Repeat verbatim each line from the line with "Embroidered Bear Quilt" to the end of the entries. Pictures do not belong in the copy.

━━ Given records

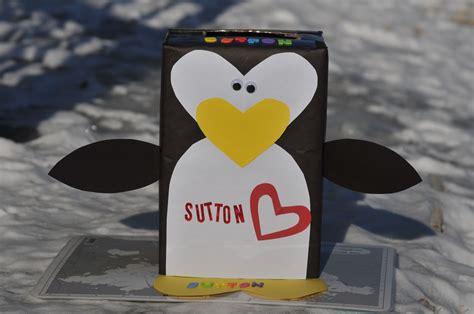 s day box penguin craft valentine s day box mommyapolis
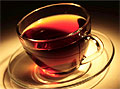 Соединение в черном чае защищает от остеопороза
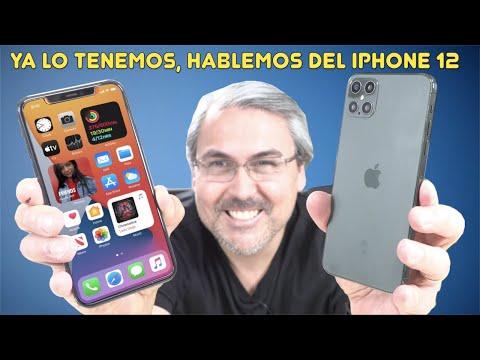 HAMBRE PANDEMIA = Estallido Social   Contra Poder   José Colina   Esteban Hernández   2 de 2 from YouTube · Duration:  17 minutes 59 seconds
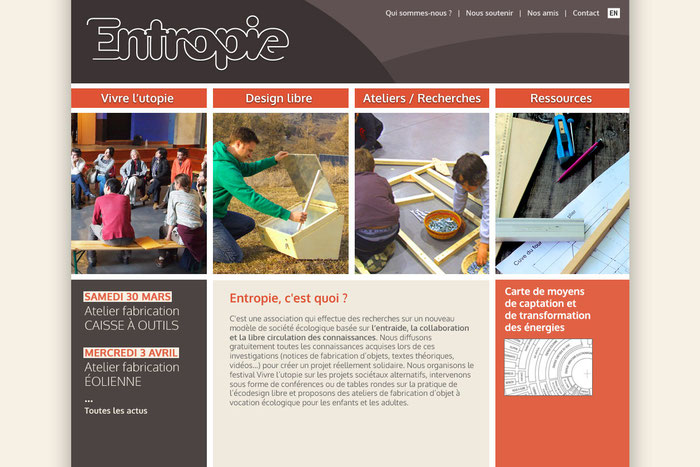 creation design site web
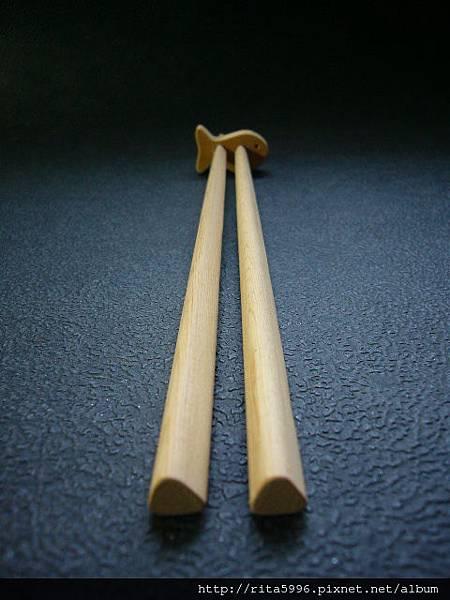 木筷-檜木1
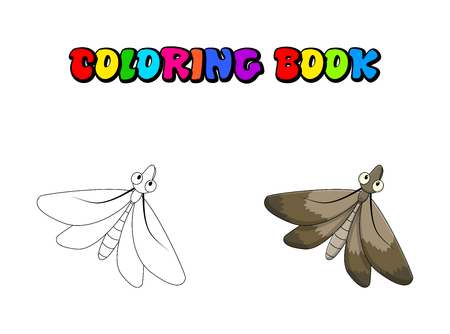 Cartoon moth coloring book insect isolated on white background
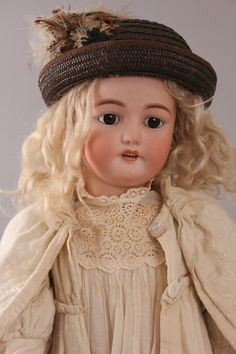 "Stunning 32"" Simon & Halbig / Bergmann Dolly Face Doll, Circa 1900"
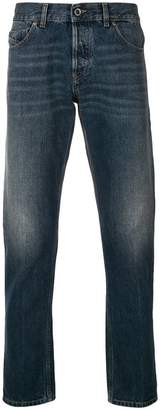 Diesel Black Gold cropped leg jeans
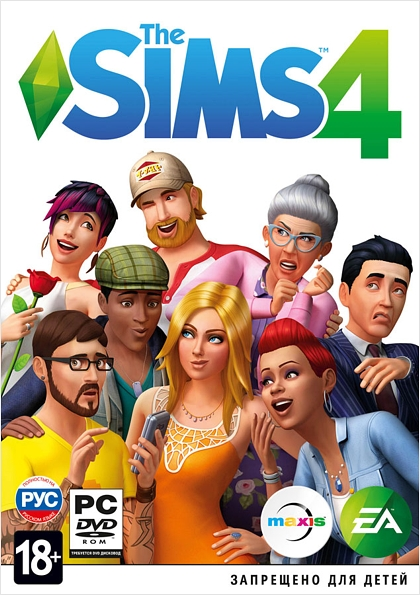 The Sims 4 (Origin) RU/CZ/PL
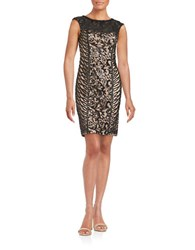 Sue Wong Sequined Illusion Sheath Dress Black Beige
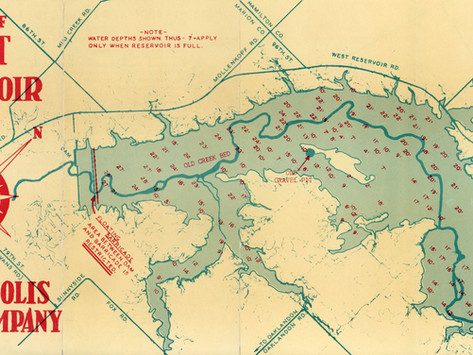 Born Of A Need: The History of Geist Reservoir (Part 1)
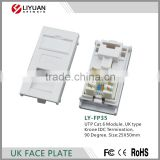 LY-FP35 UTP Cat .6 Module UK type Krone IDC Termination 90 Degree face plate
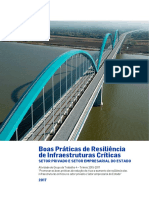 ManualBoasPraticasResiliencia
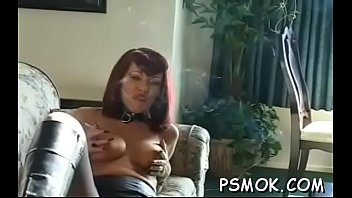 a milking like cow Clips4sale virtual mom fuck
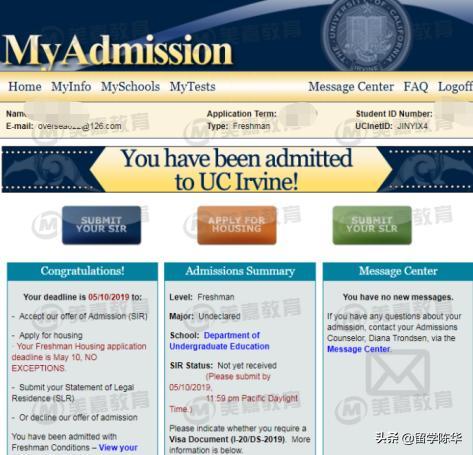 <b>北京12中学国际部,低托福低SAT如何申到加州欧文</b>
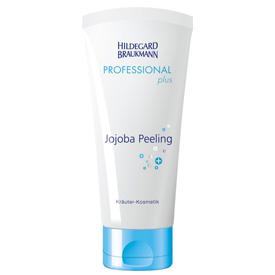 Hildegard Braukmann&nbspProfessional  Jojoba Peeling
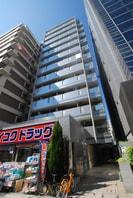 大阪メトロ千日前線/桜川駅 徒歩5分 5階 築17年の外観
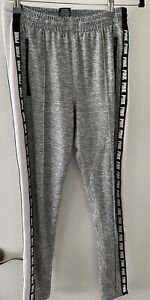 Victoria's Secret PINK Ultimate Athletic Joggers Grey/Black/White Size XS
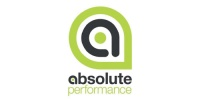 Absolute Performance Ltd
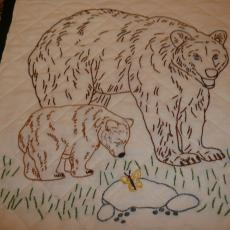 Embroidered Bear Quilt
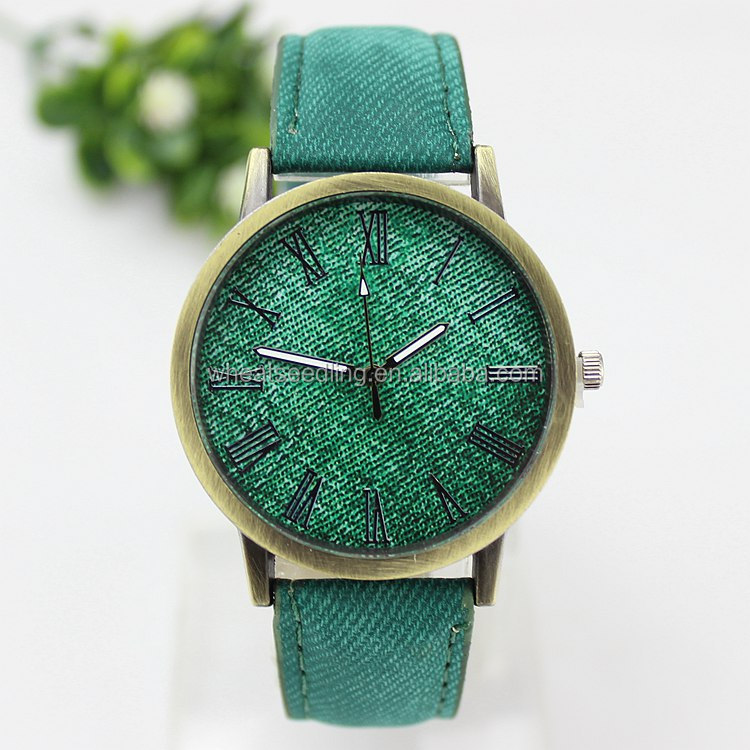 jean leather oem design your own child clock wrist watch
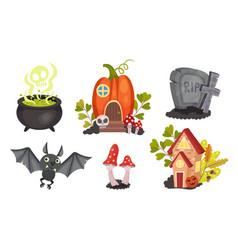 Sinister halloween holiday symbols with cauldron vector
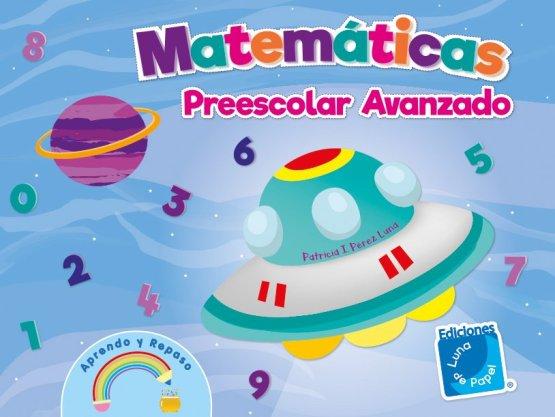 Matemáticas Preescolar Avanzado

━━━━

## Solution to the problem
 Embroidered Bear Quilt
 jean leather oem design your own child clock wrist watch
 Sinister halloween holiday symbols with cauldron vector
 Matemáticas Preescolar Avanzado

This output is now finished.